ベンの自殺未遂のことを知ったジェイソンとフライは、何よりも自分たちの仕業であることがバレることを恐れ、証拠となるアクセスデータを抹消することにした。

 その頃、テレビ局の報道レポーターのニーナはスクープを探していた。彼女は少年少女を売り物にしているライブカムサービスに目をつけ、カイルという少年と接触を試みた。何度かやりとりをした後、接触に成功したニーナは、カイルに取材を申し込んだ。最初難色を示していたカイルだったが、結局取材に応じることにした。ニーナのリポートは大いに評価され、彼女は昇進を果たした。
そんなニーナに予想外の事態が降りかかってきた。FBIがやってきて、未成年を利用した重大犯罪の捜査の手がかりとしてニーナが取材したカイルの情報を提供しろというのだ。最初は情報源の秘匿を理由に拒否しようとしたが、FBIに楯突けばニーナ自身の立場も危うくなると弁護士からアドバイスされ、やむを得ず応じることにした。更生を手伝うという甘言でカイルの居場所を聞き出したニーナは、FBIにその情報を伝えた。後はFBIが動くのを待つだけだった。しかし、何かの手違いでその前に地元警察がアジトに乗り込み、カイル達は逃亡する羽目になった。

 その頃、子供を失ったデレックとシンディーの夫婦生活は危機を迎えていた。シンディーは再び子供を作ろうと不妊治療を受けていたが、デレックの方はもう子供どころか夫婦であり続けることも諦めているようだった。ある日突然、クレジットカードを不正に利用され銀行口座を差し押さえられてしまった。警察があてにならないと考えたデレックは、元警官でIT犯罪捜査を担当していた探偵に調査させ、犯人の男を突き止めた。
 デレックとシンディーは金を取り戻すため、遠路はるばる犯人の男の家まで行き、張り込みを始めた。犯人は想像よりも冴えない男だった。金回りが良いわけでもなく、独り孤独な生活を送っていた。皮肉なことに、男の追跡という共通の目的を通じて2人の間に再び連帯感が芽生え始めていた。そして、いよいよ2人が犯人と対峙しようとした間際、探偵からデレックにその男は犯人ではなかったと連絡が入った。

 ネットに翻弄される人々達の運命の行方は。

感想

 ネット社会が生み出した犯罪や問題を描く作品。

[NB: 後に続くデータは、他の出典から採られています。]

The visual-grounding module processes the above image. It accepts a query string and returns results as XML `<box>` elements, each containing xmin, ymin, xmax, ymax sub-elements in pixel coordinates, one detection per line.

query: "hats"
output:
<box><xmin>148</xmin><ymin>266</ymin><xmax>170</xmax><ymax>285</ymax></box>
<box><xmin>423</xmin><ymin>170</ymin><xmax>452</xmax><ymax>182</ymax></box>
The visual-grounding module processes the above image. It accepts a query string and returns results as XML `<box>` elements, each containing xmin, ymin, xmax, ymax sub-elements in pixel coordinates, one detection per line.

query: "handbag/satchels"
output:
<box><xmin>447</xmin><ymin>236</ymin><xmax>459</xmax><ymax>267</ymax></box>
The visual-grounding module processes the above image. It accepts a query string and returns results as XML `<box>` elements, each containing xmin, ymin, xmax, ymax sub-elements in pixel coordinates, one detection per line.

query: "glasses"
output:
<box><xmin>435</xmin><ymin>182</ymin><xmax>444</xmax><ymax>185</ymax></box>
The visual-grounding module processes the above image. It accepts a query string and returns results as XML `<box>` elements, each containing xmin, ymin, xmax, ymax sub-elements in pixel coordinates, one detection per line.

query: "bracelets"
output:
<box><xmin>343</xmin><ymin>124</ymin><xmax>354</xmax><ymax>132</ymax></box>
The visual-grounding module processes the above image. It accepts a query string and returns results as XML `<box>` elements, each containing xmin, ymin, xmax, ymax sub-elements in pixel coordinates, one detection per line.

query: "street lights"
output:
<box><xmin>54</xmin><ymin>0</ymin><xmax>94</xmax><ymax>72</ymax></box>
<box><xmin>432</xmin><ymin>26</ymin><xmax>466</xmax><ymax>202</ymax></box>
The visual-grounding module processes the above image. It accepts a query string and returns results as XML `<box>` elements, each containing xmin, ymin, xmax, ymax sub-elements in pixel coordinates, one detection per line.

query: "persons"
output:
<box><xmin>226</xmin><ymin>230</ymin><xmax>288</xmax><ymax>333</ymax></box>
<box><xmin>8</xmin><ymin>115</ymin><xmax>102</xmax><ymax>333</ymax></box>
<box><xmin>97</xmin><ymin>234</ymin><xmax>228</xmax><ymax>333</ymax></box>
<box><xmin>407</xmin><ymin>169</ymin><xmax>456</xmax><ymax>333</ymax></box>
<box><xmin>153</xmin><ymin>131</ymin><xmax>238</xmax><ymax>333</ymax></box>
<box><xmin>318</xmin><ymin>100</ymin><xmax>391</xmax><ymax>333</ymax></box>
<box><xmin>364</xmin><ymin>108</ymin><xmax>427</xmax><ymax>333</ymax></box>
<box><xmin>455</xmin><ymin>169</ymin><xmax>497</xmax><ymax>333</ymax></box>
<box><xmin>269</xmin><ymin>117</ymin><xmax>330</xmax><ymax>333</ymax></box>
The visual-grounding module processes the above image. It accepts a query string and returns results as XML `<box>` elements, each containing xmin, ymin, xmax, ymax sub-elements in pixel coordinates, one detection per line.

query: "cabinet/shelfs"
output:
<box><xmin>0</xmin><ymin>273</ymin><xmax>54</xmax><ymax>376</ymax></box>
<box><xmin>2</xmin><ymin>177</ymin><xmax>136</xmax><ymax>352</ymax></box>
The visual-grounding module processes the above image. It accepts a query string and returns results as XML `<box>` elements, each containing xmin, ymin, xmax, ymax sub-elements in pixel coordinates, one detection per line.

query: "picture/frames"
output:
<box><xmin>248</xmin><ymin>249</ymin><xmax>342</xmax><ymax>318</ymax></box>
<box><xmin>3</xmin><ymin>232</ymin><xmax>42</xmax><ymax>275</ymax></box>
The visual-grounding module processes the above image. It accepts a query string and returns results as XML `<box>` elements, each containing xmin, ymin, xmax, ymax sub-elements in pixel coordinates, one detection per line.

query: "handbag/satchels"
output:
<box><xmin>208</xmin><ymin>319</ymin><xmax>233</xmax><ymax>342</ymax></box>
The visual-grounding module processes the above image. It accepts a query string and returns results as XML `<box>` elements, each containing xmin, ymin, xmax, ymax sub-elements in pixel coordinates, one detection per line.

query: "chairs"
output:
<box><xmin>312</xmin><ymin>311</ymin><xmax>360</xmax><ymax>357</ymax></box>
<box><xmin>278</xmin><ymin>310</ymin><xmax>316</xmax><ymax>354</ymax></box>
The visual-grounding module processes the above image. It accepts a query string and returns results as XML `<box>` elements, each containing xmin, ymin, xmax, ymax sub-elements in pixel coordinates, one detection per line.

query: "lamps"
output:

3つのストーリーが同時進行しているように展開しますが、それぞれのストーリーが絡み合うわけではないため(正確には少しだけ関係しますが)、独立したショートストーリーのオムニバス作品にしても良かったのではないかと感じました。

 便利で生活に不可欠なネット社会の影の部分を描くというコンセプトですが、よくよく考えるとネット社会前から、学校内でのいじめ、マスコミの軽率短慮、人の弱みにつけ込んだ詐欺などはよくある話で、実は新鮮味はなかったりします。しかしこれを観た多くの人は「ネット社会には危険が潜んでいる」という(少々誇張された)警戒心を覚えるでしょう。ドラマとしての深みは殆どありませんが、ネット犯罪の被害者にならないための啓発映画としては存在価値があるのかも知れません。

 最後までお付き合いいただきありがとうございました。